With its green damask bed hangings in place, the interpretation of the Warners' parlor chamber took shape. Four of the original ten green damask chairs are already in the collection; another three have been promised, along with an easy chair that was also part of the chamber's furnishings. A night chair, donated by Northeast Auctions, completes the acquisition of referenced upholstered items. The present seating furniture has been covered en suite with the bed hangings.

Prior to the completion of this portion of the project, the color of the walls needed to be determined so as to provide as unified a picture of the room as possible. Paint analysis revealed that during the Warners' tenancy the walls had been covered with an unusual decorative treatment—smalt: ground cobalt blue glass applied to wet paint, in this instance mauve. The surface creates a sparkling effect in the presence of candle and fire light.3 The generosity of the Felicia Fund allowed the museum to pay for both the paint treatment and the green wool damask and trims.

In combination with the lavish upholstery and many of the other furnishings listed in the inventory, the parlor chamber is now interpreted quite accurately, reflecting the elegance and sophistication of one of the most prominent couple's in eighteenth-century Portsmouth and the surrounding region.

The Warner House Association is still in search of the chimney glass for over the mantel, also in the 1814 inventory.

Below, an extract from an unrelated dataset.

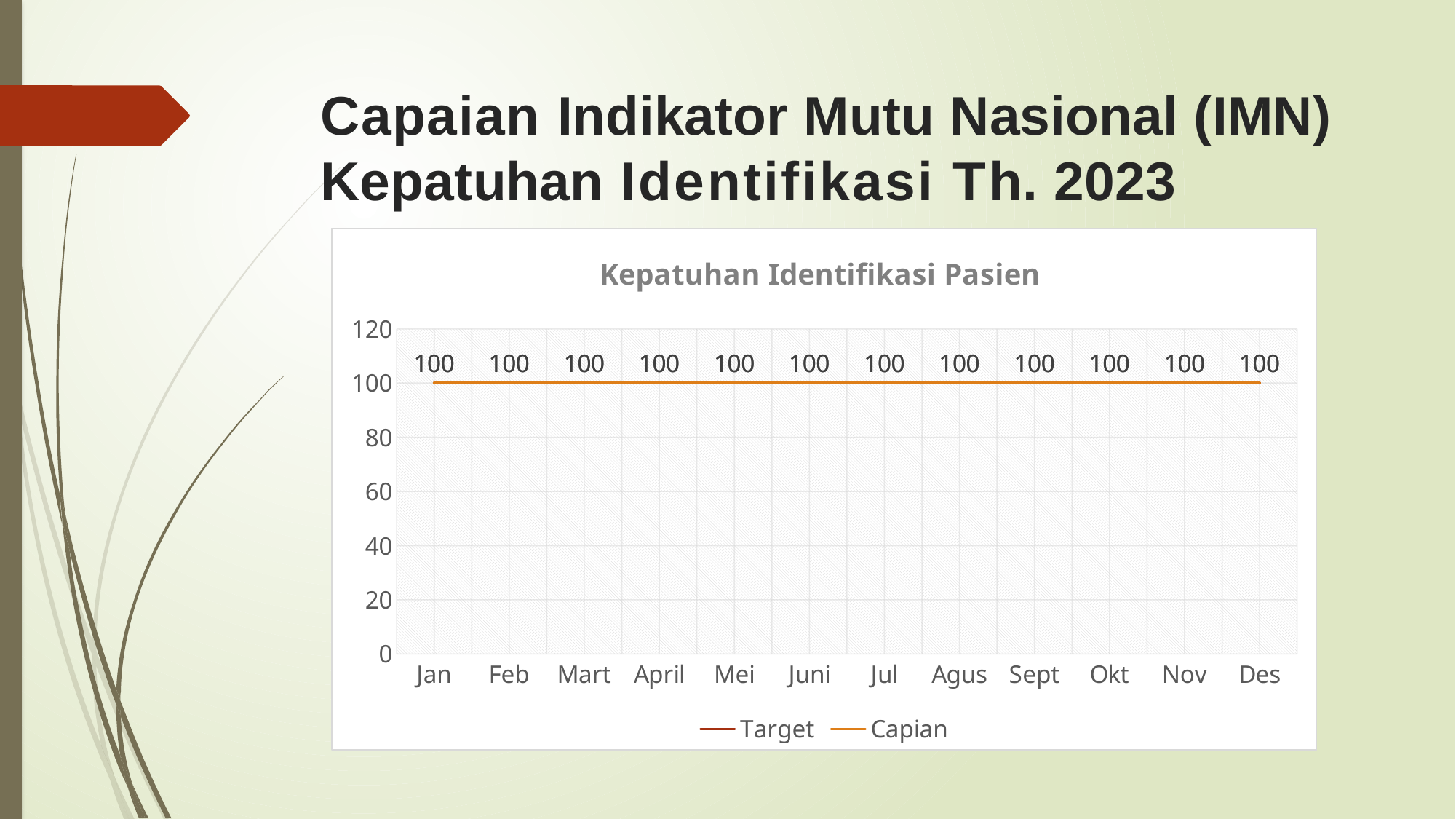
How many months are plotted along the x axis of the chart? 12 What are the two series named in the chart legend? Target and Capian What is the value shown for Sept in the Kepatuhan Identifikasi Pasien chart? 100 What is the value shown for Jan in the Kepatuhan Identifikasi Pasien chart? 100 Do the plotted values rise, fall, or stay flat from Jan to Des? Stay flat What is the value shown for Des in the Kepatuhan Identifikasi Pasien chart? 100 What is the difference between the values for Jan and Des? 0 What is the value shown for Juni in the Kepatuhan Identifikasi Pasien chart? 100 What is the title of the chart? Kepatuhan Identifikasi Pasien What kind of chart is shown on the slide? Line chart Is the value for Mart greater or less than 80? greater How many series does the chart legend list? 2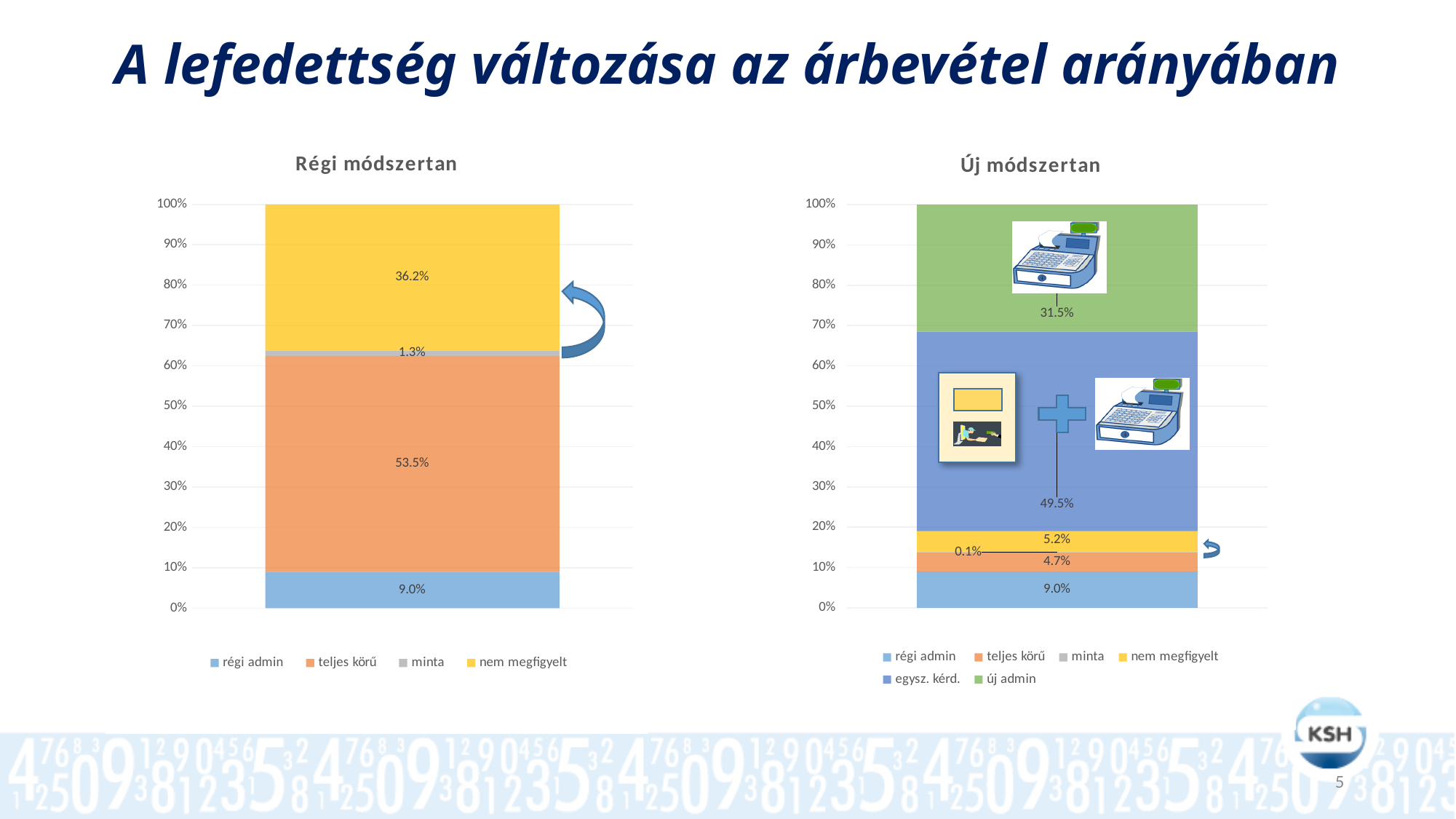
In the 'Új módszertan' chart, which series has the smallest share? minta How many series does the legend of the 'Új módszertan' chart list? 6 In the 'Új módszertan' chart, what is the value for 'új admin'? 31.5% In the 'Új módszertan' chart, what is the value for 'minta'? 0.1% In the 'Régi módszertan' chart, which series has the largest share? teljes körű In the 'Régi módszertan' chart, what is the combined total of 'régi admin' and 'teljes körű'? 62.5% In the 'Új módszertan' chart, which is larger: 'nem megfigyelt' or 'teljes körű'? nem megfigyelt In the 'Új módszertan' chart, what is the value for 'egysz. kérd.'? 49.5% What is the difference between the 'teljes körű' value in the 'Régi módszertan' chart and the 'teljes körű' value in the 'Új módszertan' chart? 48.8% In the 'Régi módszertan' chart, what is the value for 'nem megfigyelt'? 36.2% In the 'Régi módszertan' chart, what is the value for 'teljes körű'? 53.5% What kind of chart is the 'Régi módszertan' chart? Stacked bar chart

If readers can offer any information on its whereabouts, or where an appropriate example could be obtained the Association would be very grateful. To contact the Association or for information on visiting the Warner House call 603.436.5909 or visit www.warnerhouse.org.

Joyce Geary Volk is curator of The Warner House, Portsmouth, New Hampshire, and editor of The Warner House, A Rich and Colorful History (Warner House Association, 2006).

1. Rockingham Country Probate no. 8936 (New Hampshire State Archives, Concord).

2. John Cornforth, Early Georgian Interiors (New Haven and London: Yale University Press, 2004), 120.

3. Joyce Geary Volk, "The Great Smalt-Out." Catalogue of Antiques and Fine Art (Holiday 2003): 130-31; "Smalt at the Warner House, Portsmouth, NH," The Magazine Antiques, 167 (February 2005): 66-71.